196KG Daging Sapi Gelonggongan Beredar di Pasaran, HMI Cabang Sukoharjo Desak Pemerintah Jawa Tengah Perketat Pengawasan

Elsa Krismawati
Senin 03 April 2023, 16:44 WIB
Ilustrasi : Sebanyak 196 KG daging sapi gelonggongan diamankan Polres Boyolali (Sumber : unsplash.com)

Ilustrasi : Sebanyak 196 KG daging sapi gelonggongan diamankan Polres Boyolali (Sumber : unsplash.com)

INFOSEMARANG.COM -- Pihak Polres Boyolali mendapat temuan adanya daging sapi gelonggongan yang beredar di pasaran.
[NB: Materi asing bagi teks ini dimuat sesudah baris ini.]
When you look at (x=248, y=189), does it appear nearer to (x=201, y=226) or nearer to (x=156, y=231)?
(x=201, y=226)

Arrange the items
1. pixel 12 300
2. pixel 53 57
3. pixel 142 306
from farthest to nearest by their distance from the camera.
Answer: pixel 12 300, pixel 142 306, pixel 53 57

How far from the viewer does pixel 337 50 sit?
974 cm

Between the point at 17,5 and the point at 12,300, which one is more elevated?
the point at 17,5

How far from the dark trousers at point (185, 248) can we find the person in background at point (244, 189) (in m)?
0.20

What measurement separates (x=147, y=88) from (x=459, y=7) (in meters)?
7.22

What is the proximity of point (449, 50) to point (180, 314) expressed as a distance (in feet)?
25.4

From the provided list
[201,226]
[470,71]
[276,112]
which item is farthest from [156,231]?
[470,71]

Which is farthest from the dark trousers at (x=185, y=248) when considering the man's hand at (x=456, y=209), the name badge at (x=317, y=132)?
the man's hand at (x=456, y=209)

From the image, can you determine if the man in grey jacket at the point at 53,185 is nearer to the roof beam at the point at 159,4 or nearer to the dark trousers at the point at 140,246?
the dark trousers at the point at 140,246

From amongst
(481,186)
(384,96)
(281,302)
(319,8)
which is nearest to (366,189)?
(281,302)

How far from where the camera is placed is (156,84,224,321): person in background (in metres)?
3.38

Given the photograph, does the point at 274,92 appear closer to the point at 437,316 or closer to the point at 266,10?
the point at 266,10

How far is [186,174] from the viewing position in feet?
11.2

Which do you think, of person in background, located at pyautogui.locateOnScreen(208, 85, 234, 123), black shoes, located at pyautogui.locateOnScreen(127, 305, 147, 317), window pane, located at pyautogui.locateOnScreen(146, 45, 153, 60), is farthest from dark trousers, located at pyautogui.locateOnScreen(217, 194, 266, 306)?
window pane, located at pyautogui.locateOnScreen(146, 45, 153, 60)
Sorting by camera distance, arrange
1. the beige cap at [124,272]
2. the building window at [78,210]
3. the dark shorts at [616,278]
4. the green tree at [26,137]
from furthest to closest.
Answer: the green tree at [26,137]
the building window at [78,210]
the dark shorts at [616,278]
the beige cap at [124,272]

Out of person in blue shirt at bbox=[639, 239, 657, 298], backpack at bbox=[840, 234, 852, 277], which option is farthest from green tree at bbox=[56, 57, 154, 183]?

Temuan tersebut berdasarkan hasil dari penggerebekan yang dilakukan Polres Boyolali pada 25 Maret 2023, terduga pelaku juga turut diamankan.

Selain itu, pihak kepolisian juga mengamankan daging sapi gelonggongan sebanyak 196 kilogram.

Sebagian dibawa untuk kepentingan pemeriksaan di laboratorium.

Melansir fokusjateng.com, Kasatreskrim Polres Boyolali AKP Donna Briadi mengatakan, bahwa produksi daging sapi gelonggongan dilakukan di Desa Tanduk, Ampel tersebut dalam tahap pemeriksaan.

Baca Juga: Gibran Rakabuming Salim ke Ganjar Pranowo seusai Beda Pendapat soal Piala Dunia U-20

Hal itu dikarenakan pada saat proses penggerebekan, pihak Polres Boyolali tidak melihat secara langsung proses daging sapi gelonggong tersebut.

"Karena kita tidak dapat pas waktu digelonggongnya, dapatnya pas bentuk daging". Ungkap AKP Donna dikutip portalsemarang.id melalui fokusjateng.com, Senin, 3 April 2023

Meskipun demikian AKP Donna menuturkan pihaknya masih terus melakukan penyelidikan dan pemeriksaan saksi-saksi.

"ini sudah kita cek laboratorium, hasilnya sudah ada tapi masih akan dilakukan penyelidikan lebih lanjut. Pemeriksaan saksi-saksi juga sudah." Lanjutnya

Polres Boyolali kini telah mengamankan 8 orang untuk dimintai keterangan.

"Sudah ada sekitar 8 orang yang sudah kita mintai keterangan, untuk hasilnya nanti kita infokan setelah proses penyelidikan selesai." Tukas Donna.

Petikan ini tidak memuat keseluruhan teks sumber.